YOUR INSTRUCTIONS: Can you duplicate, word for word, the lines below from the very first one through the line containing "5.00 meters", with that line included?

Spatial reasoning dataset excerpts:
<<<<

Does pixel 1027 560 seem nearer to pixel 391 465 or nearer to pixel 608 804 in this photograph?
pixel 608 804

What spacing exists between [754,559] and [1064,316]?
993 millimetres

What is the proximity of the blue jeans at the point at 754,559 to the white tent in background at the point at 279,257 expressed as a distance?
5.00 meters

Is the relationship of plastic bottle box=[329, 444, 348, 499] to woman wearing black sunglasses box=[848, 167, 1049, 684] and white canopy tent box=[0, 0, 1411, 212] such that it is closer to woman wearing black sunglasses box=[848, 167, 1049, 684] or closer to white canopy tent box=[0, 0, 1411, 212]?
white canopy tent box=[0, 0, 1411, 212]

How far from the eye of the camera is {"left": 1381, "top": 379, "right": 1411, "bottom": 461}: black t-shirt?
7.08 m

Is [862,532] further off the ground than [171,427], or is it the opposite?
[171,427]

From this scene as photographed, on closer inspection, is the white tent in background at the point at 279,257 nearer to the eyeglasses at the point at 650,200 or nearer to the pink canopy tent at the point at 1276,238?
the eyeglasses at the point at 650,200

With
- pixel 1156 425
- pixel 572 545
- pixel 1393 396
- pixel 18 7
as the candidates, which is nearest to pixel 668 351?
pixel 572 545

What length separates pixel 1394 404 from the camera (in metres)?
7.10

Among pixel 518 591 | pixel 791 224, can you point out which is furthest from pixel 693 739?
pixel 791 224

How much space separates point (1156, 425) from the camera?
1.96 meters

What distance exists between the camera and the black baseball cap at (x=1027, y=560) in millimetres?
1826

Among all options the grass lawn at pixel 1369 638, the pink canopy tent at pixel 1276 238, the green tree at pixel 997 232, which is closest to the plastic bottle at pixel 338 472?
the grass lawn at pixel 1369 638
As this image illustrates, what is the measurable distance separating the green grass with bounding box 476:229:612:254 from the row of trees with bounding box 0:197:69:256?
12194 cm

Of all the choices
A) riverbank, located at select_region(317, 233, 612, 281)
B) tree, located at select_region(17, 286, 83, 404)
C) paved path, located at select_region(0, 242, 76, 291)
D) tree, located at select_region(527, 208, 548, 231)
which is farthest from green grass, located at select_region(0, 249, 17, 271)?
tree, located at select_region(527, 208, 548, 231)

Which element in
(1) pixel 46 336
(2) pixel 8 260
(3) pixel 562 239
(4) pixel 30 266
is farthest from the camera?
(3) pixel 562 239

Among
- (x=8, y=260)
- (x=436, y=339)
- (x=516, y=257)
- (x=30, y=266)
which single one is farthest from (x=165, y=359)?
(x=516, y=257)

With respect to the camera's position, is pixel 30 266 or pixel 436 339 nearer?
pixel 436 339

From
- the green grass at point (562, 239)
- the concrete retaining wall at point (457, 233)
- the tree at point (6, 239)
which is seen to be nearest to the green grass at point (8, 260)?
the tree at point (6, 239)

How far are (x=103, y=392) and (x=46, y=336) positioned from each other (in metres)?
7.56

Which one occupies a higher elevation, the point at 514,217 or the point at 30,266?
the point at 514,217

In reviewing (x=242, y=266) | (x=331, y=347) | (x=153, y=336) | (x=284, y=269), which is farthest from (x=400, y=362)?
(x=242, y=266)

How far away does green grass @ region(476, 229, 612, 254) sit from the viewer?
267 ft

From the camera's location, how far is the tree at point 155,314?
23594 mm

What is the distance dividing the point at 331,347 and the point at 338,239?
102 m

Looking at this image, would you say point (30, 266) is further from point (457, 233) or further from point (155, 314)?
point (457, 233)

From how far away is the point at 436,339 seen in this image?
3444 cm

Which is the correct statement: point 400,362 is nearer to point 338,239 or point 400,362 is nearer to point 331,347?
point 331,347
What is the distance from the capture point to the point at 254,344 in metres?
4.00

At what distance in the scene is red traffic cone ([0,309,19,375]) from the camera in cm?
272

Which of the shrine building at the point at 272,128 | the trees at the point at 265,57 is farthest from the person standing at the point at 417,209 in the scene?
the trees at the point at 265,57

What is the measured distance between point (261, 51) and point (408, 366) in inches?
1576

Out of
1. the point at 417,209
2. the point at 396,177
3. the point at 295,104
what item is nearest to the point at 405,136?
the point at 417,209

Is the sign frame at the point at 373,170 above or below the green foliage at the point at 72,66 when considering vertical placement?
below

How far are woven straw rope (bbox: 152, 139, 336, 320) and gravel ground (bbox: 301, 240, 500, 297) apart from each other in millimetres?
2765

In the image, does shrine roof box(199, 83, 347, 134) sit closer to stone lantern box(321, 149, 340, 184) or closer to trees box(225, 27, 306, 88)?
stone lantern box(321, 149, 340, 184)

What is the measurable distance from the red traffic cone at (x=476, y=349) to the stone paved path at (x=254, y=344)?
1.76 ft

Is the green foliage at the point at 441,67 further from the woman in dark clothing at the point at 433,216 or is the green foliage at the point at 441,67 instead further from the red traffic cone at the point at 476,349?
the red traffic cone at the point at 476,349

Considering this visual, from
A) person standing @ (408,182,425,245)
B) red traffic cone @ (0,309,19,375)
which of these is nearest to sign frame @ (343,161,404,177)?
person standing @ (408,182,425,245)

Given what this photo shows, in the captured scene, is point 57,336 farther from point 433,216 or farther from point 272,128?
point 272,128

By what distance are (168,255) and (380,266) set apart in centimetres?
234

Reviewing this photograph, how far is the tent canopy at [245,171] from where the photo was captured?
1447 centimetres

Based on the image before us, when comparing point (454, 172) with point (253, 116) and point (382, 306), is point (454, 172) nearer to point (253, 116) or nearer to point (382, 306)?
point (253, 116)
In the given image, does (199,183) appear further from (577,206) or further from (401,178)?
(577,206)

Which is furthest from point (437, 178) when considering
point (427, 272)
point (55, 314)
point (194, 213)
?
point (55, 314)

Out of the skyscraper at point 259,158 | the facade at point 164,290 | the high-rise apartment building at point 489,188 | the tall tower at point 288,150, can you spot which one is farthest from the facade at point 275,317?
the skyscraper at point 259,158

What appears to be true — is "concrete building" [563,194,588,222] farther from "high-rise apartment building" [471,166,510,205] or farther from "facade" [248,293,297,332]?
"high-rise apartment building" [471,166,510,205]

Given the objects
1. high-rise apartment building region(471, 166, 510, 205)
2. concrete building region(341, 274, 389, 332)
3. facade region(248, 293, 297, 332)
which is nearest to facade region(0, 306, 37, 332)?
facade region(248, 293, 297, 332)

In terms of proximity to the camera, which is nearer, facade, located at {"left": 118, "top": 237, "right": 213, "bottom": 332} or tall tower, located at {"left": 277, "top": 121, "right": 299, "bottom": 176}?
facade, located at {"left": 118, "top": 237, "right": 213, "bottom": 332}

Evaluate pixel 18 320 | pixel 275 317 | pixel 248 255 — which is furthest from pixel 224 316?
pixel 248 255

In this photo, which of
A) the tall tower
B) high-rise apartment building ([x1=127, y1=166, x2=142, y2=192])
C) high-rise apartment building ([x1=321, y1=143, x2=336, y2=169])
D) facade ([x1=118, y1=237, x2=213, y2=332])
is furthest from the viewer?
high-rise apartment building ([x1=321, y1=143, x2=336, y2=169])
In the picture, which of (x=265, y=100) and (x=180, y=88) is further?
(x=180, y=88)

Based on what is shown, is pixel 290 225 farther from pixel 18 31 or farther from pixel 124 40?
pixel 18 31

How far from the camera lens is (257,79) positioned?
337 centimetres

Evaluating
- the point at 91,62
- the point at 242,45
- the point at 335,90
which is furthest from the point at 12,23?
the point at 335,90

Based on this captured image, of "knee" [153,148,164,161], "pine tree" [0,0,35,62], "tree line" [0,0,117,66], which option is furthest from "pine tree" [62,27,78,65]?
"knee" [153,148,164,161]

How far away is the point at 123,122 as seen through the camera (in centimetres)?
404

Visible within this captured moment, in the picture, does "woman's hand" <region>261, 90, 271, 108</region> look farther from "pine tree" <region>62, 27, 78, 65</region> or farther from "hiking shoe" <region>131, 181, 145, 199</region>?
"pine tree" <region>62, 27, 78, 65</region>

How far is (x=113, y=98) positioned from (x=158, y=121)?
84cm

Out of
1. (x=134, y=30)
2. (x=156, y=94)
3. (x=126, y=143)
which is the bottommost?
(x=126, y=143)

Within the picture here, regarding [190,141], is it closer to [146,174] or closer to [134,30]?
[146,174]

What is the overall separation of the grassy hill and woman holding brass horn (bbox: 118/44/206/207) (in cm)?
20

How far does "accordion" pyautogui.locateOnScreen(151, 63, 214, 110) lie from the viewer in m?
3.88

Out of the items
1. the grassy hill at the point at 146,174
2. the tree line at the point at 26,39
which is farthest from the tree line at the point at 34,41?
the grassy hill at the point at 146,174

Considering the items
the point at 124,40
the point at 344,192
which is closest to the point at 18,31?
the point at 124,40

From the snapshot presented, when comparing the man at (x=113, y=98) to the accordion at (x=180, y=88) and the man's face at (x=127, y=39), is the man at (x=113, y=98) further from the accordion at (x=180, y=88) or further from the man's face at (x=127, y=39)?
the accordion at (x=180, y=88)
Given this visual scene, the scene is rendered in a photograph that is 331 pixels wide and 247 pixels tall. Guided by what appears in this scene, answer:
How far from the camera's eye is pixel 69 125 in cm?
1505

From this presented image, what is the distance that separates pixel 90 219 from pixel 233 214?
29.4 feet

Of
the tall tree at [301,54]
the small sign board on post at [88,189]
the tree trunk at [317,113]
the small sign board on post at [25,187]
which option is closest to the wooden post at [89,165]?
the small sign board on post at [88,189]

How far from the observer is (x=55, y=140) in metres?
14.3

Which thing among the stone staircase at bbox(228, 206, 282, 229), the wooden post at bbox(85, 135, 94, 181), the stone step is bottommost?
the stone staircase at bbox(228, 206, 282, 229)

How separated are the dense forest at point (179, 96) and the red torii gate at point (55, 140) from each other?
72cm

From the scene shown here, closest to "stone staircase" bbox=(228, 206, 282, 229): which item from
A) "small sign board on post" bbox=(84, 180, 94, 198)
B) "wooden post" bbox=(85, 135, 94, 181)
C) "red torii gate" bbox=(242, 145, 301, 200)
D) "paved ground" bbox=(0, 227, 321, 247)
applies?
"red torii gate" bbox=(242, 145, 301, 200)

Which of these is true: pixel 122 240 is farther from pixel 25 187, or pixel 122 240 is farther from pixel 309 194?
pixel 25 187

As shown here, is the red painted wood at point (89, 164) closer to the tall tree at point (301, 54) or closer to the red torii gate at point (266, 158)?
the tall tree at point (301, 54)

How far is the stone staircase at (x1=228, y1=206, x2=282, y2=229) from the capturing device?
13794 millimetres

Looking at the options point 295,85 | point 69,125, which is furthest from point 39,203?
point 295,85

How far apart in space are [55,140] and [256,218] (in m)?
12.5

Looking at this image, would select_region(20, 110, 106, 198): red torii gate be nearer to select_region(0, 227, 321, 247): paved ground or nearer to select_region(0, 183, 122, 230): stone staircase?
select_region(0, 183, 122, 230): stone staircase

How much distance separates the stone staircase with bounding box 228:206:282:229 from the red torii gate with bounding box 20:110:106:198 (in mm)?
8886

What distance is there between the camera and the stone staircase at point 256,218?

>>>>

OUTPUT FOR THIS EXERCISE:
Does pixel 1027 560 seem nearer to pixel 391 465 or nearer to pixel 608 804 in this photograph?
pixel 608 804

What spacing exists between [754,559] and [1064,316]?
993 millimetres

What is the proximity of the blue jeans at the point at 754,559 to the white tent in background at the point at 279,257 expressed as a distance?
5.00 meters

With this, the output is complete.